Sanallaştırmanın getirdiği yönetim kolaylığı ile sistemlerin konsolide olduğunu fakat veri depolama sistemlerinde meydana gelen kapasite artışı ile sistemin yönetimi daha zor bir hal aldığını belirten KoçSistem Teknoloji Çözüm ve Hizmetleri Satış Grup Yöneticisi Özlem Kestioğlu, depolama sistemlerinde daha verimli kaynak kullanımının sağlanması için tekilleştirme (deduplication) ve thin-provisioning yetkinliklerin gerekli olduğunu ifade etti.
Farklı sağlayıcıların ürettiği veri depolama ürünlerine örnek veren Glasshouse Türkiye Kıdemli Danışmanı Fuat Altındal, tekilleştirme (de-duplication), klonlama (cloning), ihtiyaca uygun RAID mimarisi ve sanal alan kullanımı (thin provisioning) olarak söylenebilir. Uygulamanın ihtiyacına göre verinin depolandığı sistemlerde farklı teknolojiler kullanılarak çok daha verimli bir şekilde veri iletişimi sağlanabilir. Artık akıllı veri depolama sistemleri üzerinde barındırılan datanın sınıflandırmasını yapabiliyor ve verimli kullanabilme adına en uygun disk ortamına otomatik taşıyabiliyor.
Cloudturk Genel Müdürü Mustafa Yazıcı ise veri depolama yapılanmasındaki asıl amacın, verilerin her an kullanıma hazır olması olduğunu vurguladı. Yazıcı, kendilerinin de Google ve Facebook gibi depolama alanı ağını (Storage Area Network [SAN]) kullanmadıklarını belirtti.
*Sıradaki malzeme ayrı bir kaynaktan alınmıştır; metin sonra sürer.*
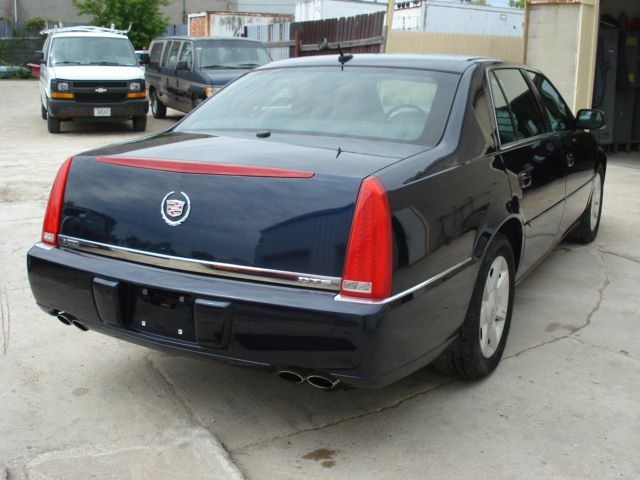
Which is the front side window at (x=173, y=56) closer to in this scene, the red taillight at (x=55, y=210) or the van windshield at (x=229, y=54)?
the van windshield at (x=229, y=54)

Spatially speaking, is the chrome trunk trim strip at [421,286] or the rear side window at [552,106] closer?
the chrome trunk trim strip at [421,286]

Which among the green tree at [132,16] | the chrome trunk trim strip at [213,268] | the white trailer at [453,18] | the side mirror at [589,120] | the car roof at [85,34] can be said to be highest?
the green tree at [132,16]

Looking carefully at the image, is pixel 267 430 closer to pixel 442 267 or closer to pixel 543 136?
pixel 442 267

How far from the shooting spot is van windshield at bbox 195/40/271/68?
47.0 ft

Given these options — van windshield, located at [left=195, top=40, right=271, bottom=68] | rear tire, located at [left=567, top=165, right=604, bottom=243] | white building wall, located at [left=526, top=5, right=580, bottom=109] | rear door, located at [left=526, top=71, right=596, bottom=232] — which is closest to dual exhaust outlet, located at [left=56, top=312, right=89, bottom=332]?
rear door, located at [left=526, top=71, right=596, bottom=232]

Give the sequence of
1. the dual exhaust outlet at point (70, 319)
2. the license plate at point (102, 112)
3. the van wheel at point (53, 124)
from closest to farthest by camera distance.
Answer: the dual exhaust outlet at point (70, 319)
the license plate at point (102, 112)
the van wheel at point (53, 124)

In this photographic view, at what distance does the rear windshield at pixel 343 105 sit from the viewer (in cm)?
358

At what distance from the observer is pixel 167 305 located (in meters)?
2.96

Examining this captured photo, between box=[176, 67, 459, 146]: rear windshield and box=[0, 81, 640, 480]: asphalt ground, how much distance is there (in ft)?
Answer: 3.98

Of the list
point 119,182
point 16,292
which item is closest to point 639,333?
point 119,182

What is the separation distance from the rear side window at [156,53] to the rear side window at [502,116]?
13.3m

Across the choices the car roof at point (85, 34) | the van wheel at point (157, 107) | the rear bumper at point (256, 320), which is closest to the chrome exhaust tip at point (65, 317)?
the rear bumper at point (256, 320)

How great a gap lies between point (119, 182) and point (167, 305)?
1.94 feet

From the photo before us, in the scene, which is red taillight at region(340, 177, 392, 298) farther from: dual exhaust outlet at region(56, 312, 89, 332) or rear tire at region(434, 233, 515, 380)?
dual exhaust outlet at region(56, 312, 89, 332)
Onun yerine dağıtık depolama çözümünü (Distributed Storage System [DSS]) tercih ettiklerini ifade eden Yazıcı, DSS’in herhangi bir SAN çözümünün sunabileceğinden çok daha fazla yedeklilik ve dayanıklılık seviyesine ulaşmalarına olanak verdiğini belirtti.
Veri depolamada SAN/NAS/DAS çözümleri ile bugüne gelindiğini söyleyen Bilişimcim Genel Müdürü İbrahim Arslan, artık veri depolama konusunda yeni bir yaklaşım gerektiğini sözlerine ekledi. Arslan, klasik yaklaşımların maliyet ve ölçeklenme açısından yetersiz kalmalarından dolayı Nutanix gibi yeni üreticilerin artık bu büyük uygulamalarda kullanılan veri depolama yaklaşımını tüm diğer kurumlara sunan çözümler ortaya koyduğunu belirtti. Nutanix çözümünün esasında SAN/NAS gibi sonradan çıkmış, varlığını daha çok IOPS limitasyonlarına borçlu olan çözümleri ortadan kaldırmak olduğunu söyleyen Arslan artık işlemci ile veri depolamayı aynı platformda, buluşturmanın Nutanix tarzı teknolojilerle mümkün olduğunu sözlerine ekledi.